The film is a series of discrete scenes, composed in long takes with a stationary camera, for the most part with interior and somewhat artificial looking sets illuminated by sharp color photography. The people in the scenes are generally still—more still than people would be in real life—what movement and dialogue there is tends to be quite slow and deliberate. For example, an old woman holds on to a suitcase on her deathbed. She wants to take her money and jewels with her to heaven. She cries when her adult children try to take it from her hands. Another example: A man waiting at a bus stop. He overhears that it’s Wednesday, which surprises him because he thought it was Thursday. Another person carefully explains to him that Wednesday must logically occur before Thursday. What’s the overall effect of these eerie, meticulously composed scenes? It’s as if all society was draped in depression, a depression so pervasive that no one realizes it’s there.

As it turns out, there are recurring characters—primarily two glum and incompetent salesmen peddling the most pathetic novelty items you could imagine—vampire teeth, a bag that laughs when you squeeze it, and an ugly rubber mask that they call Uncle One Tooth. “We want to help people have fun,” they say, a statement that is darkly humorous coming from these two unhappy people. Another phrase that keeps popping up, said by many different people throughout the film, is “I’m glad to hear you’re doing so well.” Forget the banality of evil; this is the banality of normal.

There are in fact quite a few very funny aspects to the film, but if you’re looking for Monty Python you’ll be disappointed. Andersson’s humor is the “laugh to keep from crying” variety, which doesn’t prevent some characters from crying anyay. There’s even a bit of defiant joy in a flashback by an old man to a scene in a barroom in the 40s where a singing waitress takes kisses from soldiers as payment for drinks, all to the tune of “The Battle Hymn of the Republic.” Time itself is not reliable, as we see in a scene set in a diner, with a jukebox playing rockabilly music, when the army of the 17th century Swedish king Charles the Twelfth suddenly enters on horseback, ordering everyone around.

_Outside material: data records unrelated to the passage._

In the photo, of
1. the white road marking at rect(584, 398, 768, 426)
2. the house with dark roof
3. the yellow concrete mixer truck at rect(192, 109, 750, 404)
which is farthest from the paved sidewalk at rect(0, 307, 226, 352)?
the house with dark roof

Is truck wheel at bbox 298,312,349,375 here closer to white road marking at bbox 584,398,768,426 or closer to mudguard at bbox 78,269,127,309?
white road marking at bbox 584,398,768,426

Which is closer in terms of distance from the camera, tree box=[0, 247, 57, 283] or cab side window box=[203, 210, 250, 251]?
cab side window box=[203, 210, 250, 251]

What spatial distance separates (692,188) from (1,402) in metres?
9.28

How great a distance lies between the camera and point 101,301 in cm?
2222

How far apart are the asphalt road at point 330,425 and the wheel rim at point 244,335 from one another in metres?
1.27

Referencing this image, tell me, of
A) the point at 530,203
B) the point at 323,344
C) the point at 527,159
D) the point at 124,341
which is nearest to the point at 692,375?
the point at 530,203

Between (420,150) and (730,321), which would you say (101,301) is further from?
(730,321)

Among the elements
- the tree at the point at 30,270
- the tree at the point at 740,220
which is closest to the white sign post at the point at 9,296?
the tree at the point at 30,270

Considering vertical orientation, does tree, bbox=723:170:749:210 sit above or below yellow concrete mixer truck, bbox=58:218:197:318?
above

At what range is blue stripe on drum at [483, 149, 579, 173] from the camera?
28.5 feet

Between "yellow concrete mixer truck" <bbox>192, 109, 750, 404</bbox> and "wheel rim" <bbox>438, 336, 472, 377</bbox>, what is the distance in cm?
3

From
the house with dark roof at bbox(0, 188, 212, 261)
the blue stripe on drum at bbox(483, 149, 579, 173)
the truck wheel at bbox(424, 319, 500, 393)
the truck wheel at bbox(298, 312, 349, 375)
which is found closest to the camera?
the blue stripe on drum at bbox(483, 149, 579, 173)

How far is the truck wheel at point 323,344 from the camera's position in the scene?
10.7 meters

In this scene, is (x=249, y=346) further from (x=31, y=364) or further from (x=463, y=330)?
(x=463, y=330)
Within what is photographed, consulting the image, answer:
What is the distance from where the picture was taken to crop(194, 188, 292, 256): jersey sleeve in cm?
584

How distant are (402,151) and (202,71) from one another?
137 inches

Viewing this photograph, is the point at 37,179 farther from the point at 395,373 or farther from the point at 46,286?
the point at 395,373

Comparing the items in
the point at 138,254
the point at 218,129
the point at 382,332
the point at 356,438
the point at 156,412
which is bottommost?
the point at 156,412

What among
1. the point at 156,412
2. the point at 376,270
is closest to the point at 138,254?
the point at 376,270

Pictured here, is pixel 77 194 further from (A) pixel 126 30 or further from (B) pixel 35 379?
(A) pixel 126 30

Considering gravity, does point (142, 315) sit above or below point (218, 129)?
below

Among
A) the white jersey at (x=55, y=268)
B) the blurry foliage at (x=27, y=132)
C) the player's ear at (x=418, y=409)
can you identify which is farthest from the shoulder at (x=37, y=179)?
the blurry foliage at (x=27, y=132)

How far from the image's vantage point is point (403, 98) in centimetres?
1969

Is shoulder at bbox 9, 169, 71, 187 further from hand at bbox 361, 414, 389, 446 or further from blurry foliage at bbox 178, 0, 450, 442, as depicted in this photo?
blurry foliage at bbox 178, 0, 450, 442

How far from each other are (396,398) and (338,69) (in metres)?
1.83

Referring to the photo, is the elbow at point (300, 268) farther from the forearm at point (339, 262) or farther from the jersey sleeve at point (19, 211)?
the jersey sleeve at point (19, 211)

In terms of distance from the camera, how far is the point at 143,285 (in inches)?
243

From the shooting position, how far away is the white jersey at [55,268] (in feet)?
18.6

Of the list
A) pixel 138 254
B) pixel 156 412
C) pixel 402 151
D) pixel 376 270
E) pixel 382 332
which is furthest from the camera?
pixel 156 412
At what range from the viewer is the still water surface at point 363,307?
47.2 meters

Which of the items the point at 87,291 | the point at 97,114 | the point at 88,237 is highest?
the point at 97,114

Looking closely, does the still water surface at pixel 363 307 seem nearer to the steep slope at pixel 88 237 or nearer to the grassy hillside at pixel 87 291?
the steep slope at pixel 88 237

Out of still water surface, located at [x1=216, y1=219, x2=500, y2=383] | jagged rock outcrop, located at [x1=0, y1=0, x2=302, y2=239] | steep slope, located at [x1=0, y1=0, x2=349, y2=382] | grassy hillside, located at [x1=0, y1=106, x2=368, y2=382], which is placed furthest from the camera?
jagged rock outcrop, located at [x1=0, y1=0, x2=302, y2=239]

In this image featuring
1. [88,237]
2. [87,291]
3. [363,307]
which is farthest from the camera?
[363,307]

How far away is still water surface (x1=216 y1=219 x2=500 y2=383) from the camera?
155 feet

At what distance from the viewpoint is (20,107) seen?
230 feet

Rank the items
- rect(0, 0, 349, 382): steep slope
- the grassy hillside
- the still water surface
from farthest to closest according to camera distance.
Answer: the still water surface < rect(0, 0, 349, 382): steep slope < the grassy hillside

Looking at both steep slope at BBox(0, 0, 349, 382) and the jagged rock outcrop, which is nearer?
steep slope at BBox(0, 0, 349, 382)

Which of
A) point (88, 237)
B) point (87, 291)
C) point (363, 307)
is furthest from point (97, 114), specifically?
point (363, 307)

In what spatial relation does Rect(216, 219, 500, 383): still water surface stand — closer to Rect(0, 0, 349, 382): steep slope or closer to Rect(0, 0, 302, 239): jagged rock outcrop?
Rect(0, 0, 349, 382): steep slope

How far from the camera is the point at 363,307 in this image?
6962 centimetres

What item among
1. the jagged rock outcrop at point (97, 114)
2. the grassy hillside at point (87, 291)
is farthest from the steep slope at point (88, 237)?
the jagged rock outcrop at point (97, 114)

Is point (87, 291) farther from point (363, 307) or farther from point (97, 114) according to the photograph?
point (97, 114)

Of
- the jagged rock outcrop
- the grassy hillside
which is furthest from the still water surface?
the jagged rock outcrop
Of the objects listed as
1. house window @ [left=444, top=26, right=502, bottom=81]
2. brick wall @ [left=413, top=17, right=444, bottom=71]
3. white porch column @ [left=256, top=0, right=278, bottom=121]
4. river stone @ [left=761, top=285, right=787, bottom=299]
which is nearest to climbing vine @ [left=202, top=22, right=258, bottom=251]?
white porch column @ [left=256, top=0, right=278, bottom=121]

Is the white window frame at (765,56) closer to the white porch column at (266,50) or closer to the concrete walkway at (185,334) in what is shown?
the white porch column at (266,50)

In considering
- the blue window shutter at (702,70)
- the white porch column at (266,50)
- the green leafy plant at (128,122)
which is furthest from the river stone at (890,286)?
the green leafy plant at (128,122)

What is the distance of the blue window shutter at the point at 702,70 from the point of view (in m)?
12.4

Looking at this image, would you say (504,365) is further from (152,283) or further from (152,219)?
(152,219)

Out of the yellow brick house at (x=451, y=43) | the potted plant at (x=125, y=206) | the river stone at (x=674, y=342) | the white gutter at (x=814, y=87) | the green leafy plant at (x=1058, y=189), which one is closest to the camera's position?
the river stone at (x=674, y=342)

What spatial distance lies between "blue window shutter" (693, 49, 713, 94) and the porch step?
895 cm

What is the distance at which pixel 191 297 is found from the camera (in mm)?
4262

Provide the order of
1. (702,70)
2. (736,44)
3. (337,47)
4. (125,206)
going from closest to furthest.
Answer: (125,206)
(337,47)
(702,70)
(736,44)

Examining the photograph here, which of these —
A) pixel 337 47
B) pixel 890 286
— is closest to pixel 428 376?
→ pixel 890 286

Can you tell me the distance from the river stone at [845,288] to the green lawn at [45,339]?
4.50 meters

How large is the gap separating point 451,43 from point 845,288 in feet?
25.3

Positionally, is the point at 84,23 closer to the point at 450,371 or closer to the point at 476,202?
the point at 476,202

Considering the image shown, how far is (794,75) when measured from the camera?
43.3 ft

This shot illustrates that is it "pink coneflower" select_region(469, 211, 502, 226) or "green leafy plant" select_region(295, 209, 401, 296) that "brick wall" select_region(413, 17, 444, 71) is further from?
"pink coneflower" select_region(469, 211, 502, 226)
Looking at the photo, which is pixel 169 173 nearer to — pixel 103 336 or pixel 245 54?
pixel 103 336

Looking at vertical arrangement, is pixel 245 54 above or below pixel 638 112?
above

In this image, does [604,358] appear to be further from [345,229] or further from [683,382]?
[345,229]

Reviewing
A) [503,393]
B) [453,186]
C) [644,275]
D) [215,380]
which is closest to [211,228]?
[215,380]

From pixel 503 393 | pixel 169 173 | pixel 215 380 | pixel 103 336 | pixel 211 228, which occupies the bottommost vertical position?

Later, when the army is retreating from its terrible defeat by the Russians, the king returns to the diner for a much needed bathroom break.

The meaning of the title is hinted at in a scene where a child tries to explain a poem to a school assembly. The overall meaning of the film only registers viscerally, through total immersion in Andersson’s bitterly ironic world view. That his opinion of society is not arbitrary, but has a political significance, becomes clear in a scene near the end which I won’t describe, except to say that it encapsulates modern history with a grotesque and horrifying precision. A Pigeon Sat on a Branch Reflecting on Existence: it’s strong stuff—pity and terror, gallows humor, conveyed through the most absurd and unassuming gestures.